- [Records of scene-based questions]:
▬▬▬▬▬▬▬▬▬▬
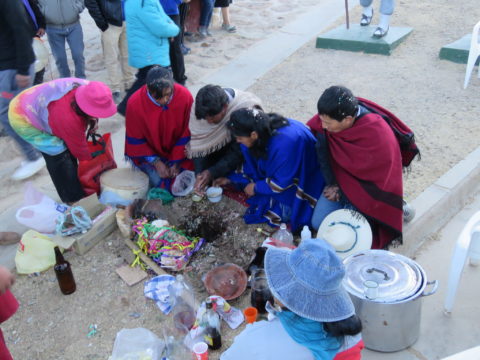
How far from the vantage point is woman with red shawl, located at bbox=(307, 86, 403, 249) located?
3396 millimetres

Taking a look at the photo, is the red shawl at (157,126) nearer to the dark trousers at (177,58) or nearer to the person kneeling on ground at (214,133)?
the person kneeling on ground at (214,133)

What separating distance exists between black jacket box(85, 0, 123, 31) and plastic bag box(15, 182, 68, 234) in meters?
3.28

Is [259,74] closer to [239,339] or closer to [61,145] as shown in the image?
[61,145]

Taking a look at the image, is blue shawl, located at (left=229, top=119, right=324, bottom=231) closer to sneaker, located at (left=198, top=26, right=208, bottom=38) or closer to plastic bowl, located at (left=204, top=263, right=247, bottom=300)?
plastic bowl, located at (left=204, top=263, right=247, bottom=300)

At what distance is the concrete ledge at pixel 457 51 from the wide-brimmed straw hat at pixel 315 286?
643 cm

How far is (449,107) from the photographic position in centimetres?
591

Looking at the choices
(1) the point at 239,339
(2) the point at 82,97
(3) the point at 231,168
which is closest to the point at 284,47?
(3) the point at 231,168

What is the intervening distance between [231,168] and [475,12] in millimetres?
7415

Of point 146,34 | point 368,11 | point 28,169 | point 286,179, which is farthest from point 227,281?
point 368,11

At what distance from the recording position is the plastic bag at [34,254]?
376 centimetres

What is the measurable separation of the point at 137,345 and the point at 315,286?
5.66 ft

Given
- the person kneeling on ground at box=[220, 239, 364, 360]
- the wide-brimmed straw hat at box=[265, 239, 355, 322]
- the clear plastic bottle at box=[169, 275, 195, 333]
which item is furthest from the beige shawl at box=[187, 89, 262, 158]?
the wide-brimmed straw hat at box=[265, 239, 355, 322]

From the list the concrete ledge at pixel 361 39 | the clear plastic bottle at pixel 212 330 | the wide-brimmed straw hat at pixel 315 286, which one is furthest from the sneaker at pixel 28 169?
the concrete ledge at pixel 361 39

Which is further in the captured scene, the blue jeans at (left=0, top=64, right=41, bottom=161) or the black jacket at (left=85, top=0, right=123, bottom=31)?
the black jacket at (left=85, top=0, right=123, bottom=31)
▬▬▬▬▬▬▬▬▬▬
- [AIM]: Reproduce all of the material above verbatim, omitting the pictures.

- [ANSWER TO THIS EXERCISE]:
How far from the vantage point is woman with red shawl, located at bbox=(307, 86, 403, 249) located?
3396 millimetres

Taking a look at the photo, is the red shawl at (157,126) nearer to the dark trousers at (177,58) or nearer to the person kneeling on ground at (214,133)?
the person kneeling on ground at (214,133)

What separating distance exists between black jacket box(85, 0, 123, 31) and plastic bag box(15, 182, 68, 234) in meters?
3.28

Is [259,74] closer to [239,339] or closer to [61,145] as shown in the image?
[61,145]

Taking a look at the image, is blue shawl, located at (left=229, top=119, right=324, bottom=231) closer to sneaker, located at (left=198, top=26, right=208, bottom=38) or closer to plastic bowl, located at (left=204, top=263, right=247, bottom=300)?
plastic bowl, located at (left=204, top=263, right=247, bottom=300)

At what distance is the concrete ledge at pixel 457 51 from the wide-brimmed straw hat at pixel 315 286?
643 cm

How far is (449,107) from the photographic position in centimetres?
591

Looking at the choices
(1) the point at 239,339
(2) the point at 82,97
(3) the point at 231,168
which is closest to the point at 284,47?
(3) the point at 231,168

What is the intervening distance between [231,168] and [475,12] in millimetres?
7415

Of point 146,34 | point 368,11 | point 28,169 | point 286,179, which is farthest from point 227,281?
point 368,11

At what distance from the recording position is the plastic bag at [34,254]?
376 centimetres

What is the measurable separation of the point at 137,345 and the point at 315,286?
5.66 ft

Given
- the person kneeling on ground at box=[220, 239, 364, 360]
- the wide-brimmed straw hat at box=[265, 239, 355, 322]
- the clear plastic bottle at box=[169, 275, 195, 333]
which item is furthest from the beige shawl at box=[187, 89, 262, 158]?
the wide-brimmed straw hat at box=[265, 239, 355, 322]

From the list the concrete ledge at pixel 361 39 | the clear plastic bottle at pixel 212 330 | the wide-brimmed straw hat at pixel 315 286, which one is furthest from the sneaker at pixel 28 169?
the concrete ledge at pixel 361 39

Which is further in the captured scene, the blue jeans at (left=0, top=64, right=41, bottom=161) or the black jacket at (left=85, top=0, right=123, bottom=31)?
the black jacket at (left=85, top=0, right=123, bottom=31)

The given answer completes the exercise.